EXTRACTED DATA Block Start
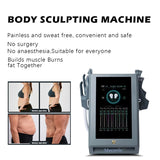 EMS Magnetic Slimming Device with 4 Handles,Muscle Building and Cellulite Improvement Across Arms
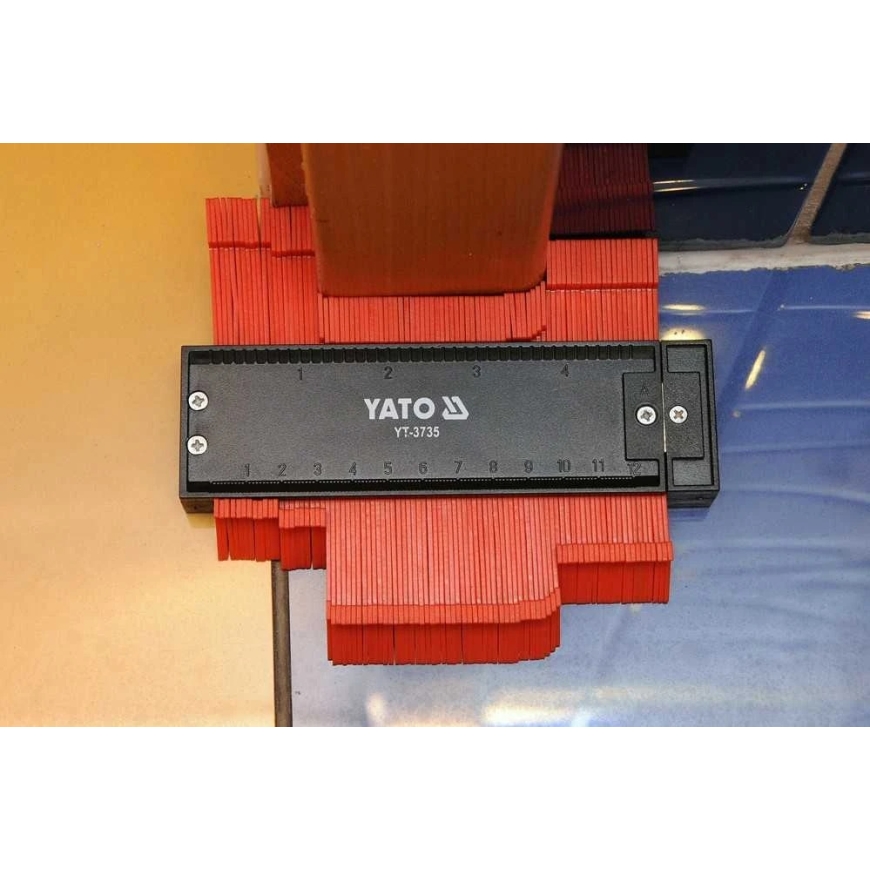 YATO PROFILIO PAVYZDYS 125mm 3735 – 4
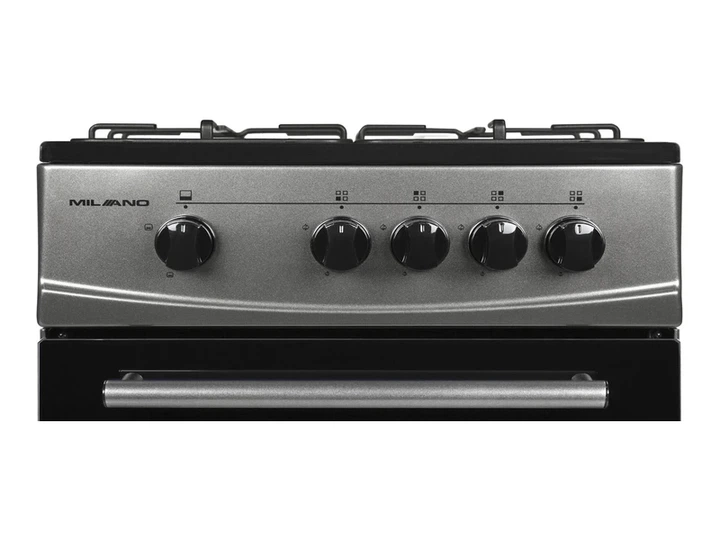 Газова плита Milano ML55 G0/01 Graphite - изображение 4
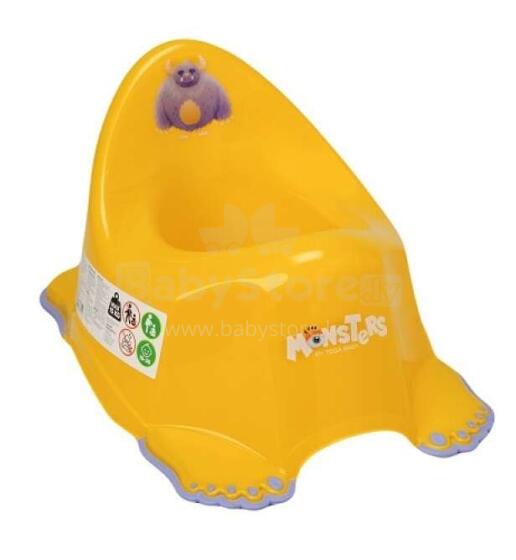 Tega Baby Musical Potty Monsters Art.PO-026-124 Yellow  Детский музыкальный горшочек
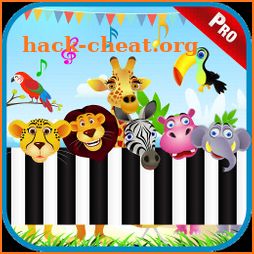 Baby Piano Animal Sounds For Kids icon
EXTRACTED DATA Block End
WHAT YOU HAVE TO DO:
Copy the records exactly as they appear, excluding images.

RESPONSE:
 EMS Magnetic Slimming Device with 4 Handles,Muscle Building and Cellulite Improvement Across Arms
 YATO PROFILIO PAVYZDYS 125mm 3735 – 4
 Газова плита Milano ML55 G0/01 Graphite - изображение 4
 Tega Baby Musical Potty Monsters Art.PO-026-124 Yellow  Детский музыкальный горшочек
 Baby Piano Animal Sounds For Kids icon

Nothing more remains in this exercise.